What are computer clusters

Data cluster

The term "Cluster"Is used in many fields and means something like" accumulation "or" pile ". In astronomy, for example, adjacent stars can form a star cluster. In IT, one speaks of a computer cluster as a network of computers that work closely together to solve a problem together (high performance computing cluster) or to increase availability (failover cluster). The term “cluster” generally describes things that belong together.

In computer science there are other clusters: the data clusters. These arrange data in such a way that access to related data is as effective as possible. Data clusters are therefore an important means of optimizing databases. Computer clusters are also common in connection with databases. For example, the phrase "use a cluster to improve database performance" could mean both a computer cluster and a data cluster. To avoid this confusion, it should be noted that a cluster always refers to a data cluster in this chapter.

The simplest data clusters in relational databases are the rows of a table. If possible, they are saved in the same data block. Only if a line does not fit into a single data block is it divided into several. This is especially the case with LOB columns.
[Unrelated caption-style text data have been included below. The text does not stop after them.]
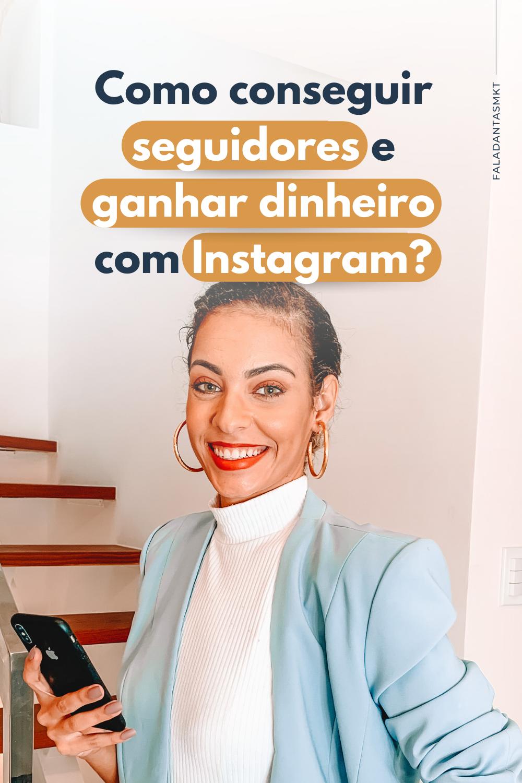 Como conseguir seguidores e ganhar dinheiro com Instagram?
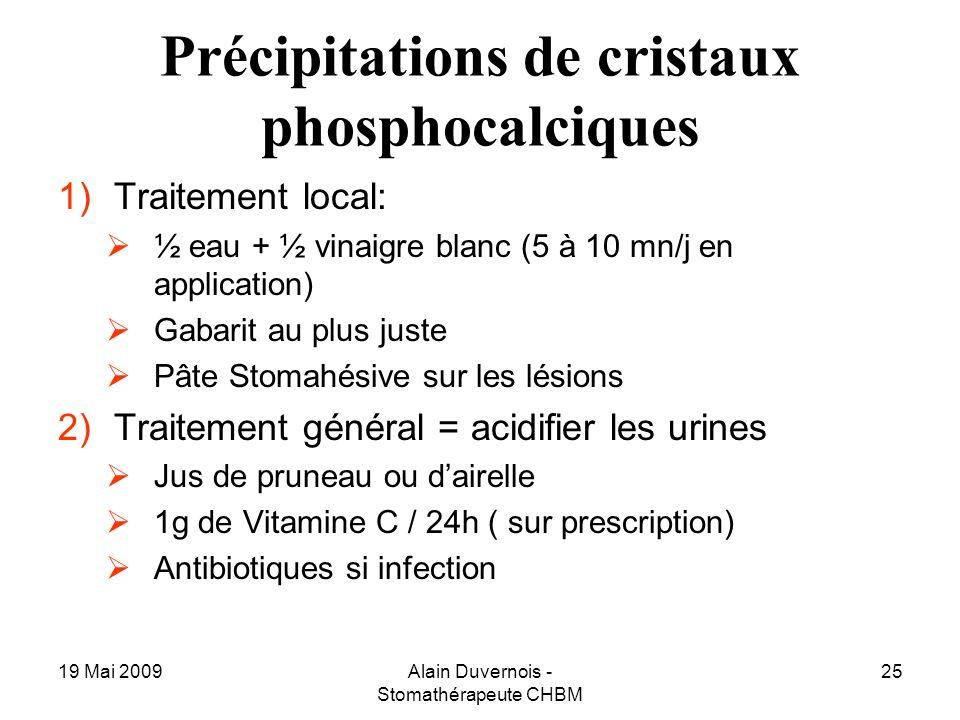 19 Mai 2009Alain Duvernois - Stomathérapeute CHBM 25 Précipitations de cristaux phosphocalciques 1)Traitement local: ½ eau + ½ vinaigre blanc (5 à 10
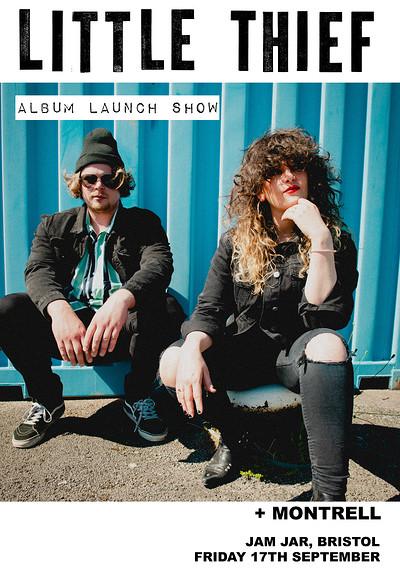 Little Thief - ALBUM LAUNCH!!  + Montrell  at Jam Jar in Bristol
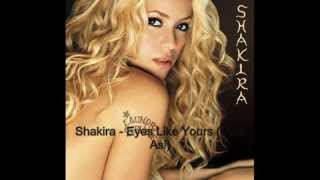 Watch music video: Shakira - Eyes Like Yours (Ojos Así)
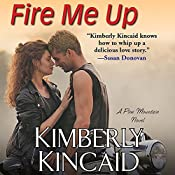 Fire Me Up | Kimberly Kincaid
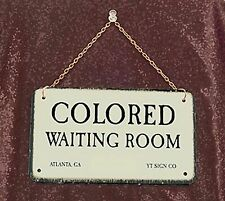 Colored Waiting Room-Metal Jim Crow Sign 'NEW'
Indices offer the possibility to cluster data in a targeted manner. The underlying concept was already discussed in Chapter 1, "Anatomy of a SQL Index“Introduced: An index is an ordered form of indexed data. Similar values ​​are stored next to each other. This means that an index forms a cluster of rows with similar values. This ability to cluster data is so important that I consider it to be the "Second power of indexing" denote.


Traversing the tree is the primary power of indexing.

Clustering is the second power of indexing.

The following sections explain how to use this power to improve query speed.